Fertilità e orologio biologico: le donne non “scadono” come lo Yogurt
In realtà quella dell'orologio biologico è un'invenzione degli anni '70. Questo è quanto viene messo in luce nell'articolo di Moira Weigel sul Guardian, riportato anche nell'ultimo numero di Internazionale. In un articolo del Washington post del 1978, firmato da Richard Cohen, si parla per la prima volta di "lancette dell'orologio" e del concetto di "donna composita": alla disperata ricerca, tra i 27 e 35 anni, di un fecondatore ideale. Le donne dovevano preoccuparsi di pianificare la propria vita, in modo da poter procreare entro il tempo limite. Questo ci ricorda l'infelice campagna del Fertility day in Italia dove una clessidra viene accostata al corpo della donna.

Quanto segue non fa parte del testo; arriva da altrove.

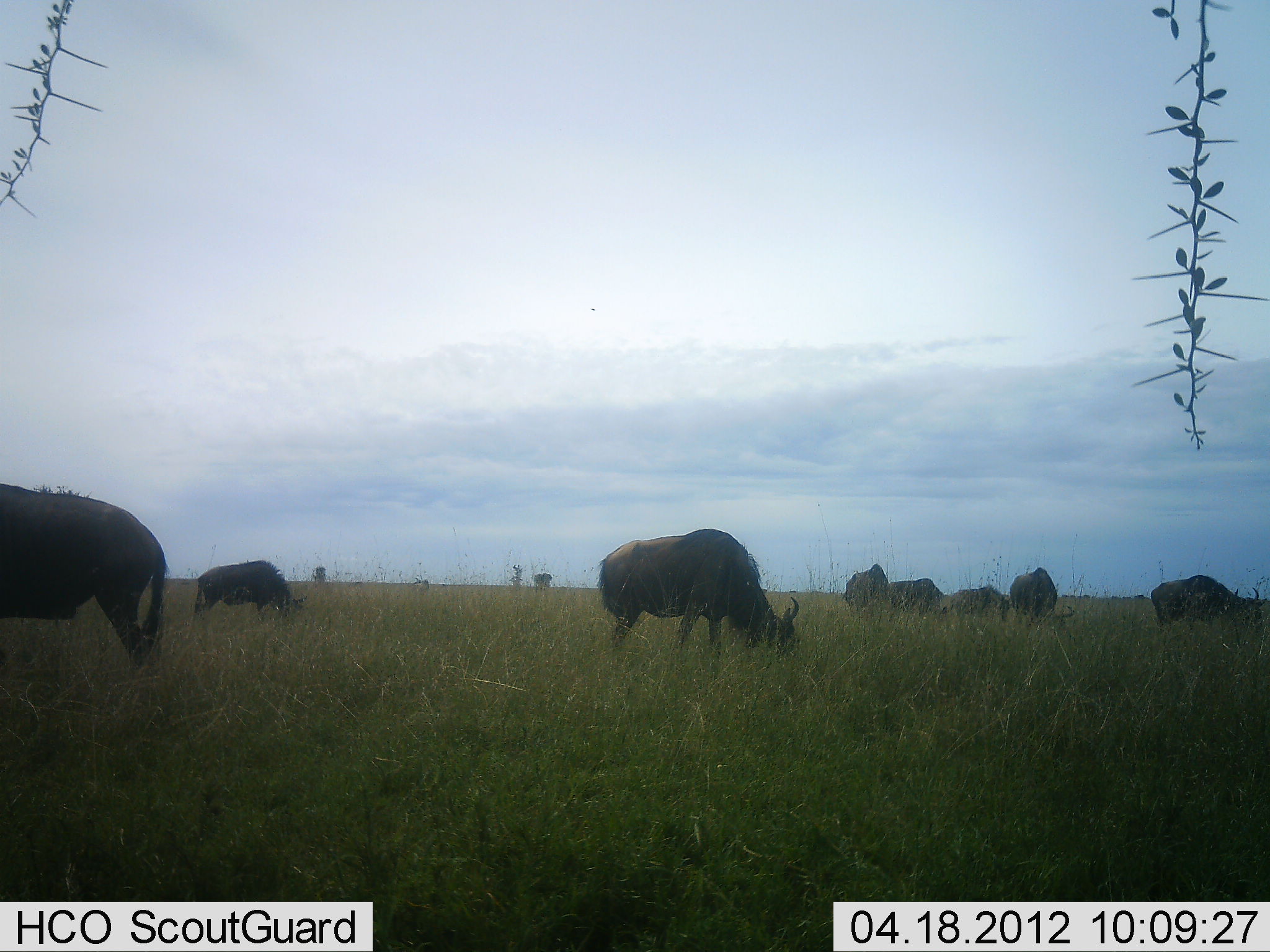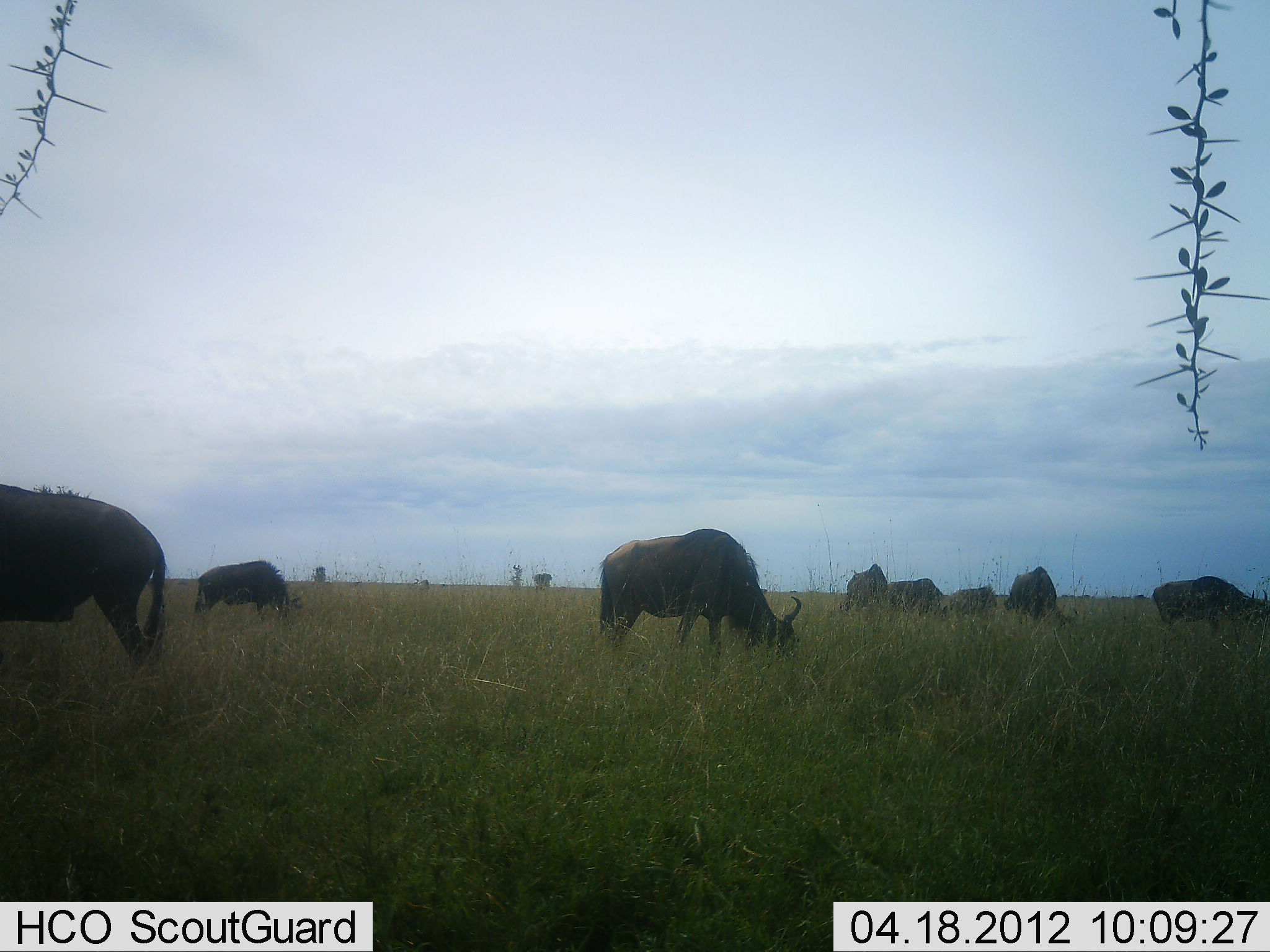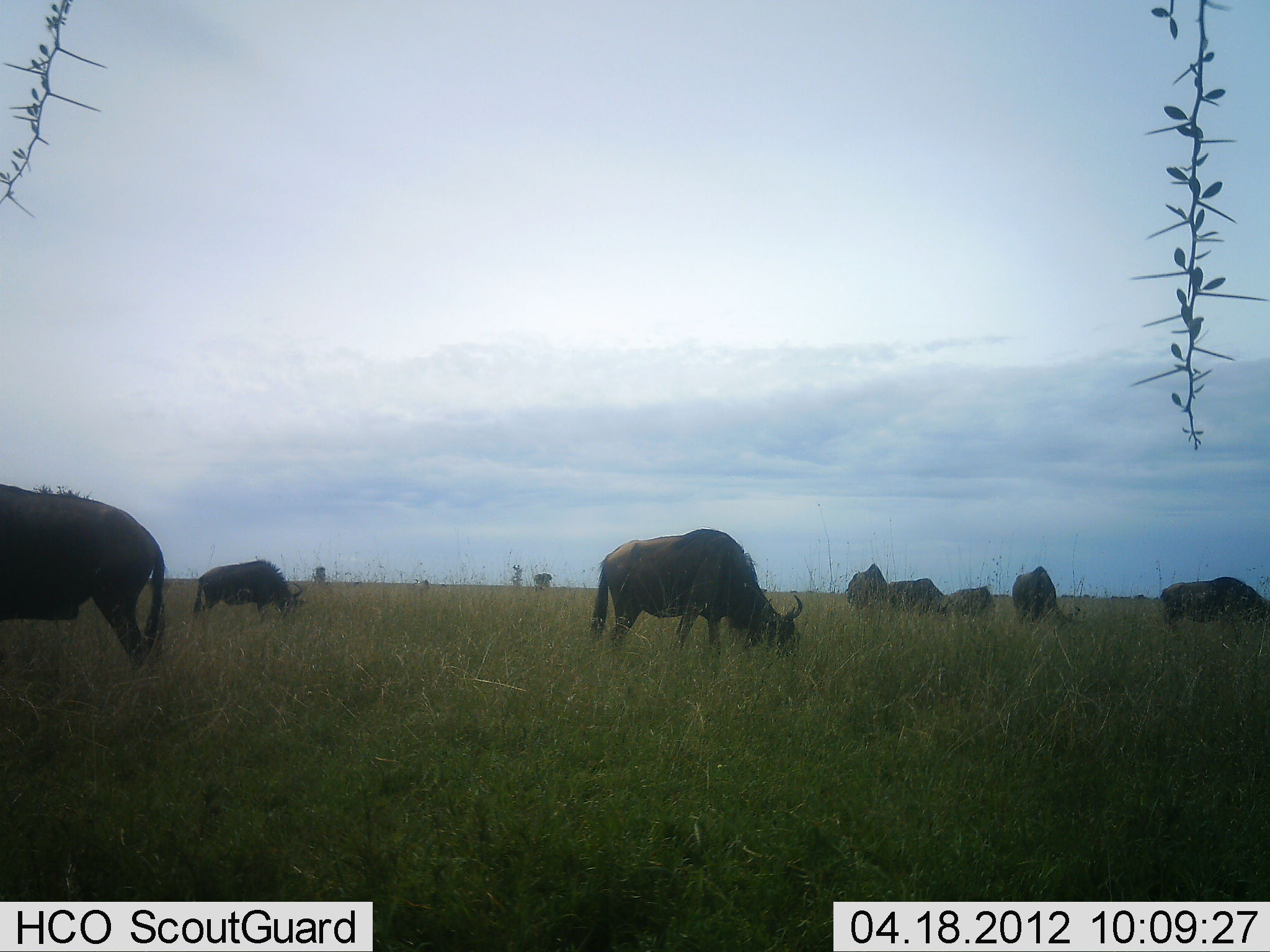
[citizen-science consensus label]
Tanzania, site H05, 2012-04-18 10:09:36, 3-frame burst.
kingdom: Animalia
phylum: Chordata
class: Mammalia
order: Artiodactyla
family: Bovidae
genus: Connochaetes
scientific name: Connochaetes taurinus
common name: blue wildebeest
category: wildebeest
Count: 8.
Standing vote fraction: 50%.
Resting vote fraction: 9%.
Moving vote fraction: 14%.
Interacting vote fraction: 5%.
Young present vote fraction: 0%.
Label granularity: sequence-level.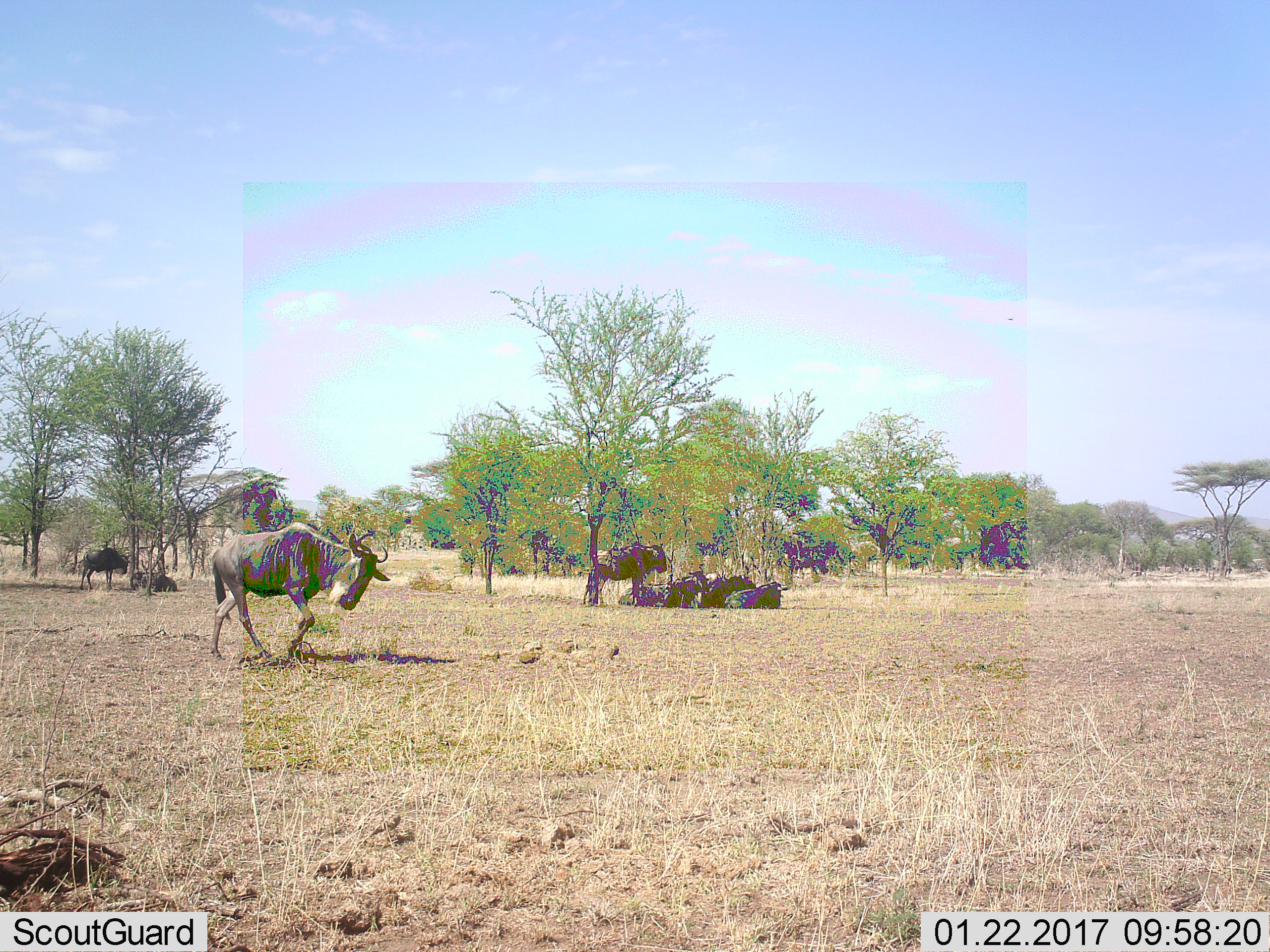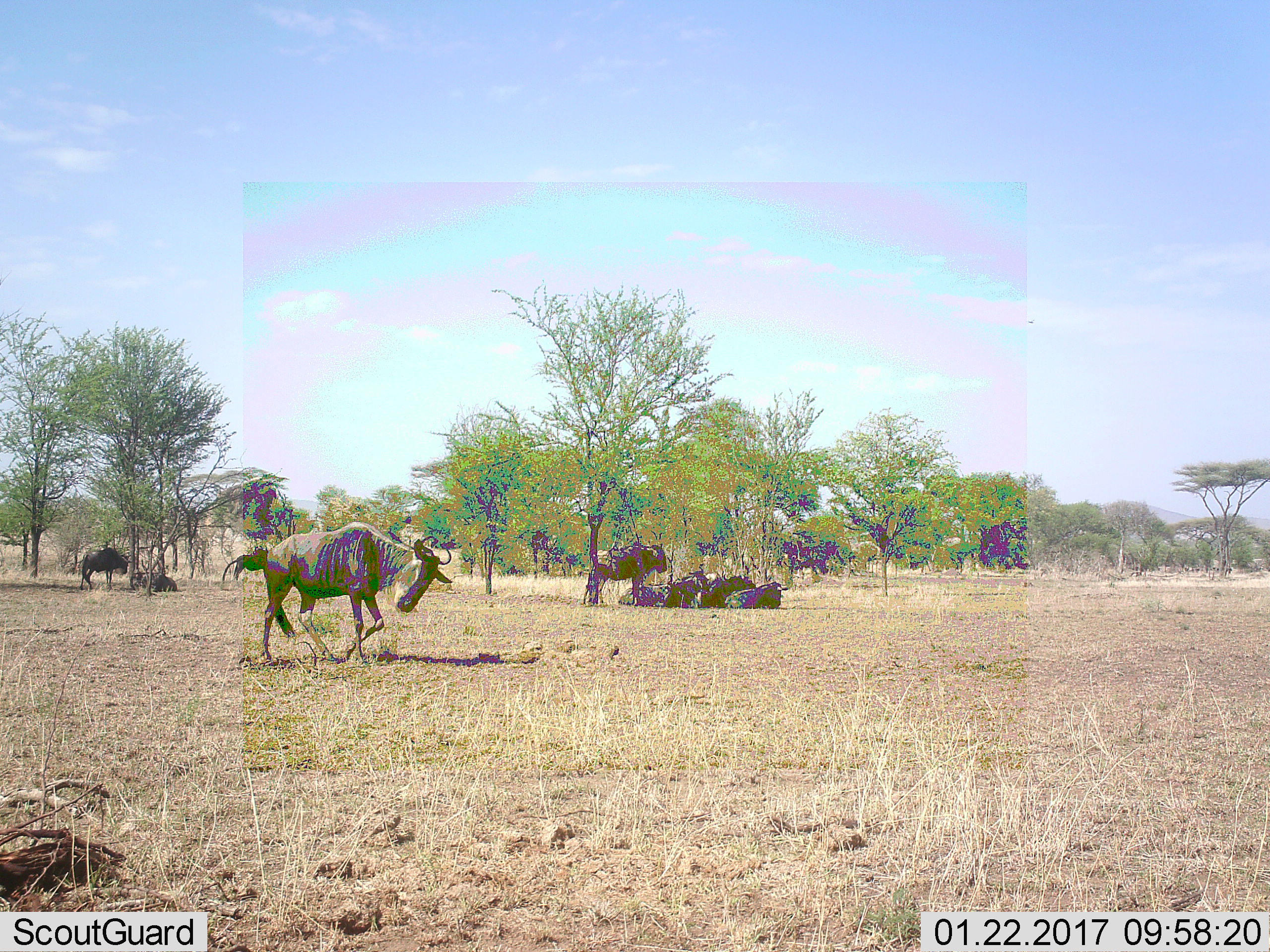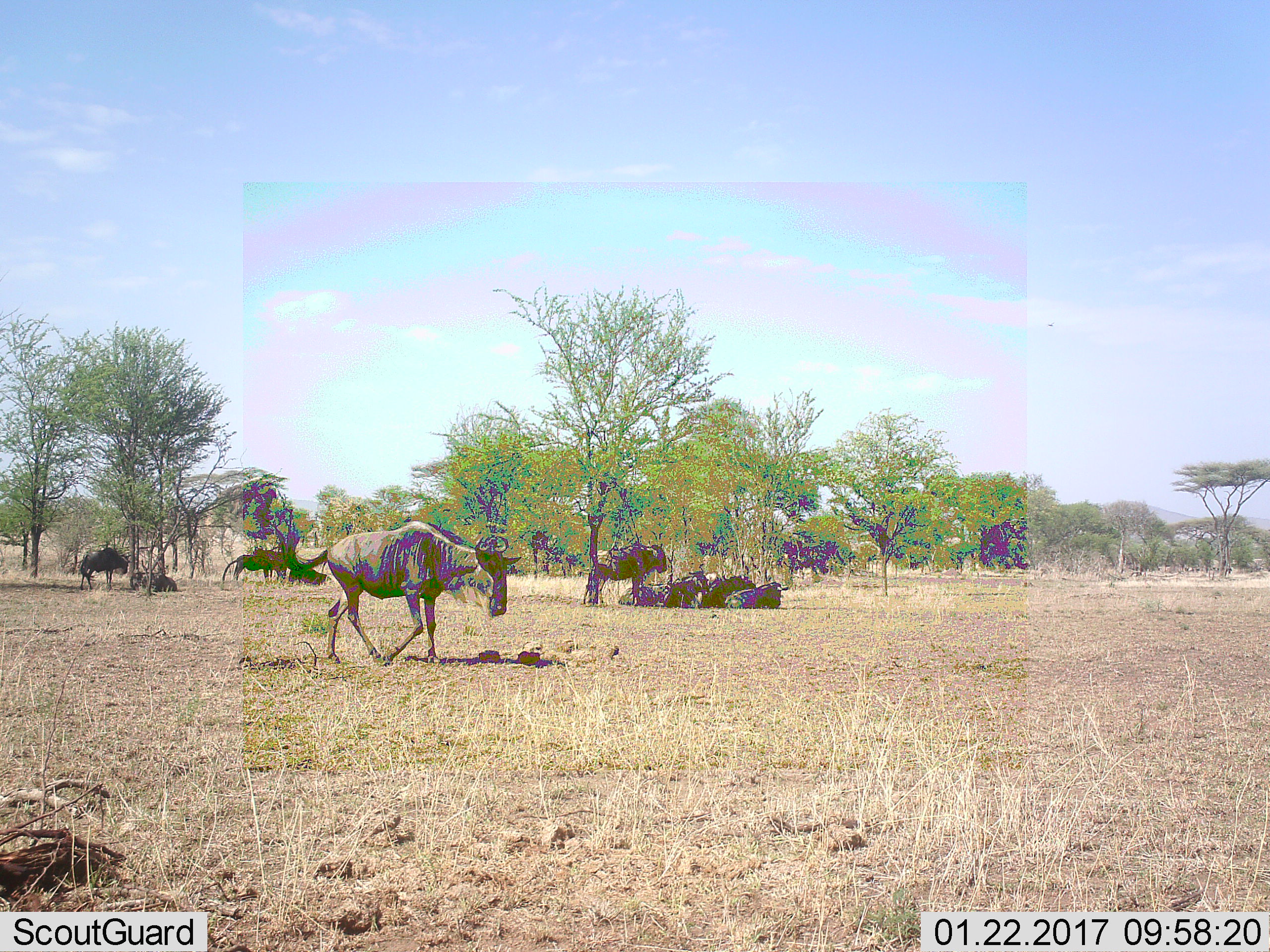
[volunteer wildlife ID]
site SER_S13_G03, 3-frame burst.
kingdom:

Controllare la data di scadenza prima dell'uso. Ann Kirchheim nel Boston Globe parlava di "sindrome del ventre avvizzito": essere donna nel mondo del lavoro comincia sempre più ad apparire un limite, qualcosa che deve spingere a trovare subito rimedio. E' così che nasce anche il luogo comune della donna multitasking, in grado di essere e fare tante cose in un corpo solo. Come si stabilisce questo tempo limite? Già nel 1977 il 36% delle donne americane aveva il primo figlio dopo i trent'anni. Poco prima dell'articolo di Cohen, il 20 luglio 1978 nasceva la prima bambina in provetta, Louise Brown.
L'idea di orologio biologico deriva in realtà dalla scoperta dei ritmi circadiani, che riguardano la regolazione dei ritmi biologici di uomini e donne, legati ai cicli "giorno-notte". Nessuno si pone poi il problema del fatto che certe donne possono non essere interessate alla maternità. Ad oggi le statistiche non aiutano e sono anche un po' fuorvianti. Inoltre non si parla mai di orologio biologico maschile. Come se l'infertilità fosse un problema esclusivamente femminile. È vero che col tempo questa tende a scendere per tutti, ma non sappiamo ancora molto bene quali siano i fattori che accelerino o rallentino questo processo. Anche gli uomini dovrebbero preoccuparsi, visto che i figli concepiti a 40 anni hanno maggiori probabilità di nascere autistici; superati i 50 anni le probabilità salirebbero al 66%. Secondo uno studio dell'American Society for Reproductive Medicine in 1/3 delle coppie l'infertilità è da attribuire alle donne, per un altro terzo agli uomini, nel resto dei casi abbiamo una combinazione di problemi tra entrambi i partner; nel 20% delle coppie non è chiaro a chi attribuire la "colpa".
Fecondazione e tumori. E' ancora aperta la questione riguardo alla correlazione tra tumori alle ovaie e i trattamenti previsti per la fecondazione assistita, non aiuta a far luce lo studio pubblicato nel 2015 dai ricercatori dell'University college di Londra, basato su un campione di 255mila donne britanniche; non si sa nemmeno con certezza se le donne prese in esame fossero state condizionate da precedenti malattie non diagnosticate. Nel mentre per ovviare a quello che sembra sempre più un problema sociale legato alla produzione – piuttosto che alla ri-produzione – si parla sempre più di ovuli congelati.
Abbiamo davvero un'emergenza? Alla luce di quanto riportato, a prescindere dalla reale importanza di studiare in campo medico la fertilità, una domanda sorge spontanea: siamo sicuri che esista un problema reale di fertilità e che questo sia un onere prettamente femminile?